Seems like we will not be able to run this with Llama and friends.

https://developers.googleblog.com/en/introducing-gemma-3n/

viraptor · 1h ago
What makes you say that? The files can be downloaded, so it will be done. (Maybe the licence will be an issue)
barnas2 · 2h ago
Is anyone able to test it via AiStudio? I pay for Google's AI subscription, but any attempt to use this model results in a message telling me I've hit my rate limit.
sureglymop · 21m ago
Tested it on my Android phone with Google Edge Gallery. No sign up required although a hugging face login is required to download the models in order to import them into the app.
lxgr · 2h ago
Same here.

I've also seemingly hit a rate limit on Gemini Pro 2.5 (on an account not subscribed to Gemini Advanced) yesterday, even though my last query is weeks past.

Possibly there's a capacity shortage (I'd presume it all runs on the same Google hardware in the end), and they are prioritizing paid inference?

DonHopkins · 2h ago
If you're paying enough per month you can upgrade your keys to a higher tier:

https://aistudio.google.com/app/apikey

lxgr · 3h ago
On one hand, it's pretty impressive what's possible with these small models (I've been using them on my phone and computer for a while now).

On the other hand, I'm really not looking forward to app sizes ballooning even more – there's no reasonable way to share them across apps at least on iOS, and I can absolutely imagine random corporate apps to start including LLMs, just because it's possible.

onlyrealcuzzo · 3h ago
That sounds like a problem iOS will eventually deal with, as many apps are going to want this technology, and since Apple distributes apps - they aren't interested in the average app being 10x larger when they could solve the problem easily.

Though, I won't be surprised if they try to force devs to use their models for "privacy" (and not monopolistic reasons, of course).

lxgr · 2h ago
Given Apple's track record in dealing with the problem of ballooning app sizes, I'm not holding my breath.
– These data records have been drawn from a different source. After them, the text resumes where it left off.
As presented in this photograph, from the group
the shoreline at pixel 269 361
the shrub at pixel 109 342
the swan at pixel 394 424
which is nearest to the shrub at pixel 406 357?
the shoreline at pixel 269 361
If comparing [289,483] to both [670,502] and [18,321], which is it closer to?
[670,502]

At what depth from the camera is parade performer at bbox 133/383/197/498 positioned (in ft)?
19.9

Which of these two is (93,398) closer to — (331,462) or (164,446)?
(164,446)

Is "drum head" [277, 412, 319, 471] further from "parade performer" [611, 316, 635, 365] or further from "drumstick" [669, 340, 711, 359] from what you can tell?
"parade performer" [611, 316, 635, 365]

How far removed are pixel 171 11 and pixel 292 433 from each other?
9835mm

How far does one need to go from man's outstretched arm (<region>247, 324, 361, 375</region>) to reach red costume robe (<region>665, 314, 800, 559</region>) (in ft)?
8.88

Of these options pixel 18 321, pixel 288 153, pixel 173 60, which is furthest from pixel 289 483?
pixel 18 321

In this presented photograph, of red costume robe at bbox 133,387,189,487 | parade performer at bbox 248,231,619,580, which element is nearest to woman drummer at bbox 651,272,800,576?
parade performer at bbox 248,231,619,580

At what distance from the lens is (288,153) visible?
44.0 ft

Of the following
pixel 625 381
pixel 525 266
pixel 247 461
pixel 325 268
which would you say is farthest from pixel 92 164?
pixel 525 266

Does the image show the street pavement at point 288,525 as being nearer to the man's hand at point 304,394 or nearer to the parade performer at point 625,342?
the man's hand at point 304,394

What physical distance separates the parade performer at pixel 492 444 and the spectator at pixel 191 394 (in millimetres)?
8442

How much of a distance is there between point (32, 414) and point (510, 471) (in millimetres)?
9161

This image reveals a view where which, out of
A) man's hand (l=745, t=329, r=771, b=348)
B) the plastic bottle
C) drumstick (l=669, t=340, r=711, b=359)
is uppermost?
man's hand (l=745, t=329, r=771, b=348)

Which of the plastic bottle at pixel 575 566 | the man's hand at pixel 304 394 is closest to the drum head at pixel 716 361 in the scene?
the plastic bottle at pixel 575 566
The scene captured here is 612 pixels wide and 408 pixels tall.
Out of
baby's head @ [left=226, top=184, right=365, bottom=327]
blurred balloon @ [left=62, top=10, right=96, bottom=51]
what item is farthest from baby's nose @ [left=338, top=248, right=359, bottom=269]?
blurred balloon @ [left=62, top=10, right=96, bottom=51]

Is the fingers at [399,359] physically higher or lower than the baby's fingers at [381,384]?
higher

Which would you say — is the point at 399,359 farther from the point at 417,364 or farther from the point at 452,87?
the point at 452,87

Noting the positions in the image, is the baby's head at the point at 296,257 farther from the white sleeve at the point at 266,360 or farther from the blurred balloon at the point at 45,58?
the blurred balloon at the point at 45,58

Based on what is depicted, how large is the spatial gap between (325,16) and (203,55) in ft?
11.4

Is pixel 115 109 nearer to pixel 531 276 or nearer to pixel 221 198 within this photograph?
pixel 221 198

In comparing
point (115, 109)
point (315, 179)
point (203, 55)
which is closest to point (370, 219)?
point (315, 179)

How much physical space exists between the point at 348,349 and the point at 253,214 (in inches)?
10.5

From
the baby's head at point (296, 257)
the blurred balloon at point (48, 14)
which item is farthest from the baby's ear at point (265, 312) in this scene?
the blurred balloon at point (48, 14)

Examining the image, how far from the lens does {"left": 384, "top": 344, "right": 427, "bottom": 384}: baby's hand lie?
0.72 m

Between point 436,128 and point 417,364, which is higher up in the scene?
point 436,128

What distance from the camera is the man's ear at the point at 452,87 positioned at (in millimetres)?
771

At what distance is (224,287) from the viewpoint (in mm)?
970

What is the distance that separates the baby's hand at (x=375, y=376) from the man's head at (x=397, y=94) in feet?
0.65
The incentives are just not aligned – Apple earns $$$ on each GB of extra storage users have to buy.
elpakal · 19m ago
I don't know how true your comment is about them earning money on each GB, but if you're interested in app size analysis on iOS I made this for that reason https://dotipa.app.

I occasionally post decompositions of public .ipa's on the App Store, and I'm looking forward to seeing how these change over the next year.

bilbo0s · 1h ago
I was thinking that the entire time I read HN User onlyrealcuzzo's comment.

Why, on Earth, would Apple ever want to solve the problem of Apps taking up more space? That's just not good business. Way better business right now to put R&D into increased memory access speeds.

Apple would need to have a different business model entirely for them to have a business case for fixing this. They may fix it because they just want to help out they AI guys? Maybe in the future they're getting money from the AI guys or something? So fixing it starts to make a lot of sense.

But all other things being equal, the money for Apple is in this not being fixed.

adityakusupati · 1h ago
MatFormer enables pareto-optimal elasticity during inference time -- so free models between E2B and E4B as and when we need it!
cmcconomy · 2h ago
I'd love to see this deployable to edge that have a Google Coral TPU
nharada · 2h ago
Has Google continued releasing new versions of Coral? Seems like a new version with the latest TPU and enough memory specifically to support this model would be awesome for devs
mattlondon · 2h ago
I looked into this recently. Looks like it's a "no".

However there are now alternatives like the official RPi AI Hat that has between about 3x to 6x the TOPs (4 for Coral Vs 13/26 for RPi depending on model) so there is that. 20 TOPs on a RPi 5 - complete with nice vertically integrated camera etc - is quite interesting.

turnsout · 2h ago
Is this model & architecture compatible with llama.cpp and friends?